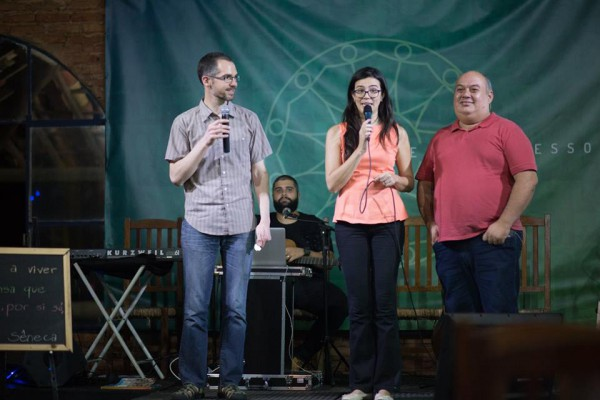 worshiping at Vitral, a church plant in Brazil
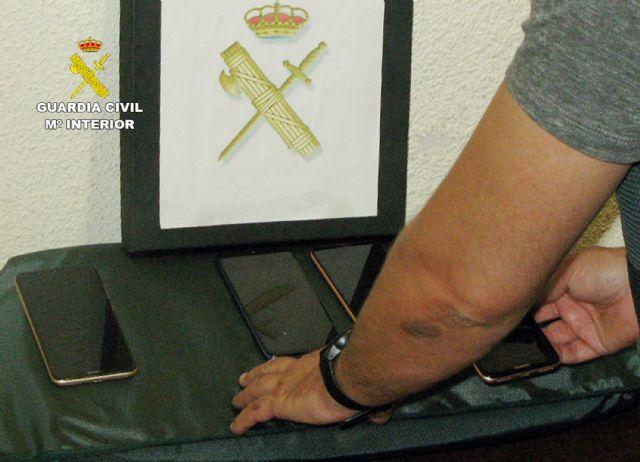 La Guardia Civil desmantela un grupo delictivo dedicado a la sustracción y comercialización ilícita de teléfonos móviles, Foto 3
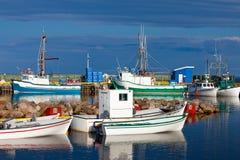 Petit Canada de Labrador d'intrigue amoureuse de Lanse de bateaux de pêche Image stock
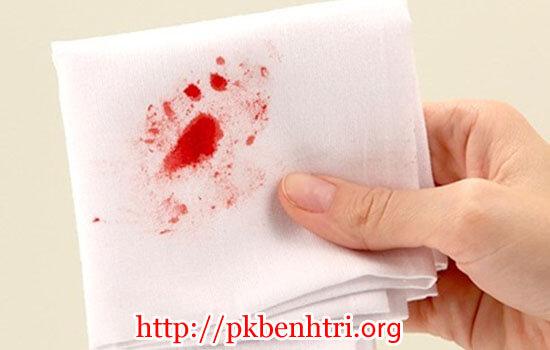 Cách phân biệt đại tiện ra máu do bệnh trĩ và bệnh khác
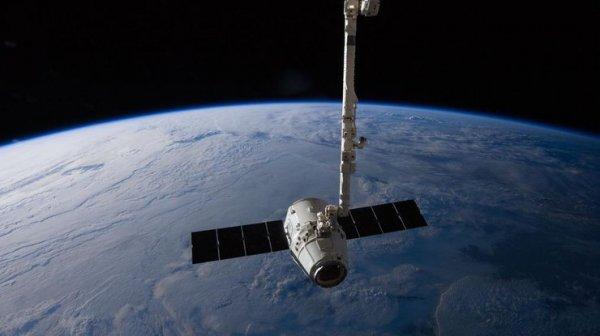 Space X отправит корабль Dragon к МКС после 12 декабря
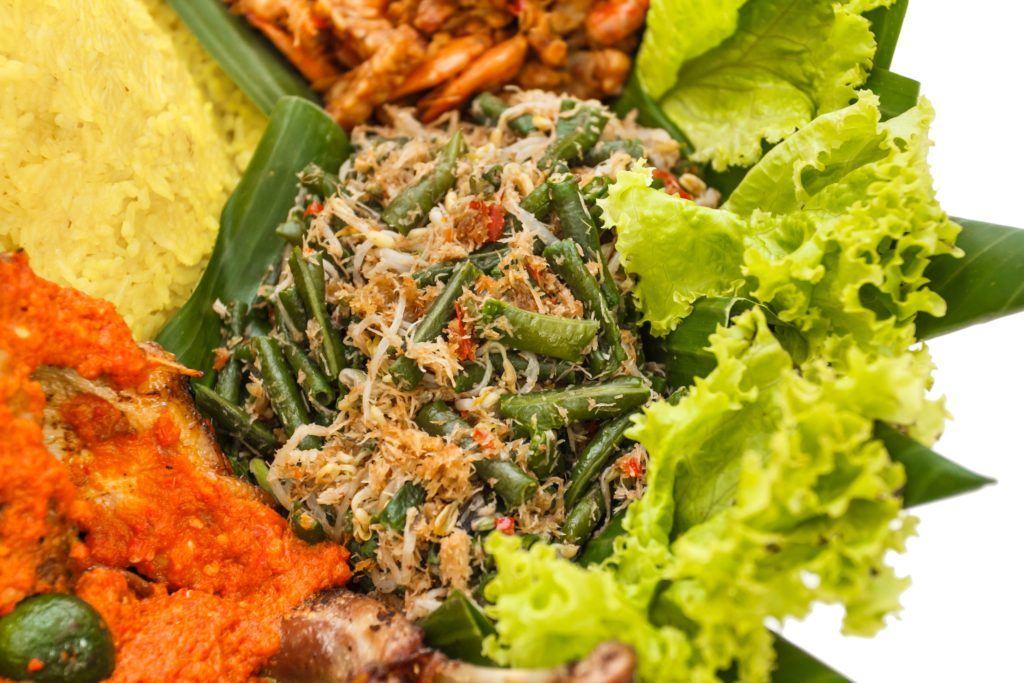 Urap sayur lengkap di hidangan tumpeng kemerdekaan.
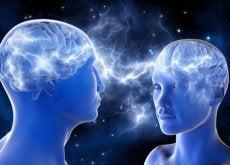 Dwie osoby: mózg ludzki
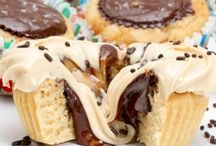 Cupcakes / by Jeannie Dellinger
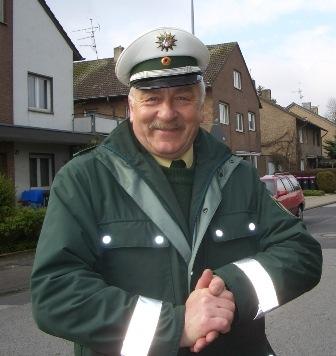 POL-REK: Polizeihauptkommissar Dieter Strohmeier geht in den Ruhestand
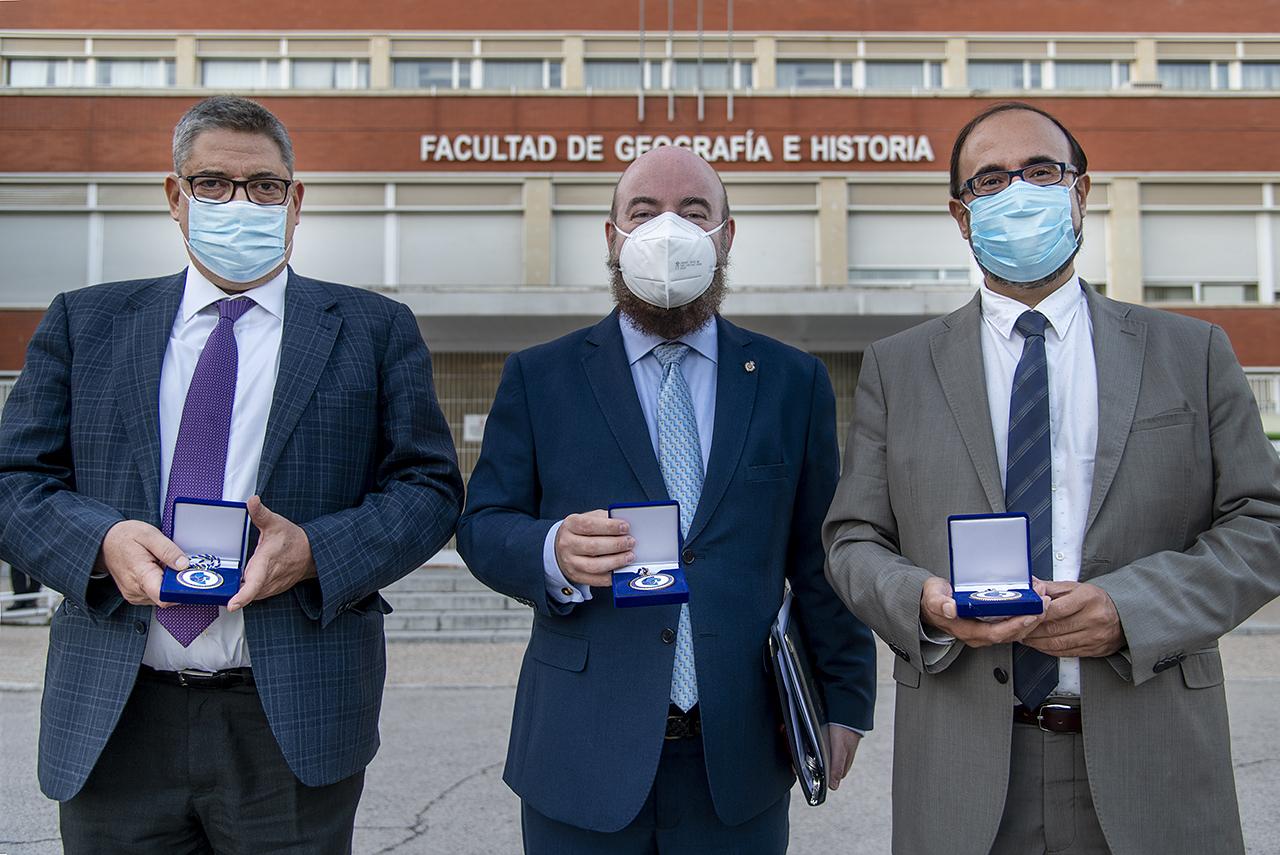 Los decanos de las tres Facultades complutenses premiadas: Antonio Bru, Miguel Luque y Eugenio Luján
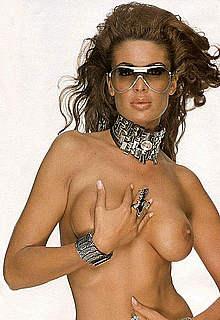 Estibaliz Sanz posing fully nude for magazine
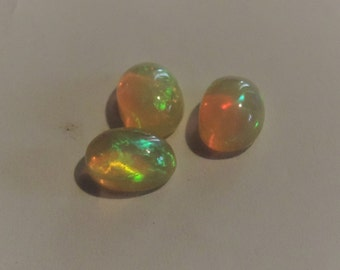 Set of three Opals 1.95ct from Welo, Ethiopia 7x5x3.5mm. #OP3195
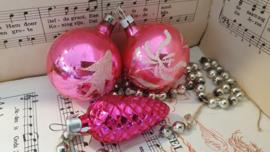 Prachtige 3-delig setje oude kerstballen in Fuchsiaroze met deco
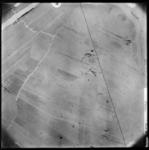 FD-4299-110 Verticale luchtfoto van de Broekpolder (Vlaardingerambacht) met de Boonervliet (linksboven) Broekweg ...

========================================================================

• _EXERCISE_:
Give an exact copy of the line containing "Set of three" and every line after it through the end of the entries. Pictures are to be dropped.

• _PROBLEM SOLUTION_:
 Set of three Opals 1.95ct from Welo, Ethiopia 7x5x3.5mm. #OP3195
 Prachtige 3-delig setje oude kerstballen in Fuchsiaroze met deco
 FD-4299-110 Verticale luchtfoto van de Broekpolder (Vlaardingerambacht) met de Boonervliet (linksboven) Broekweg ...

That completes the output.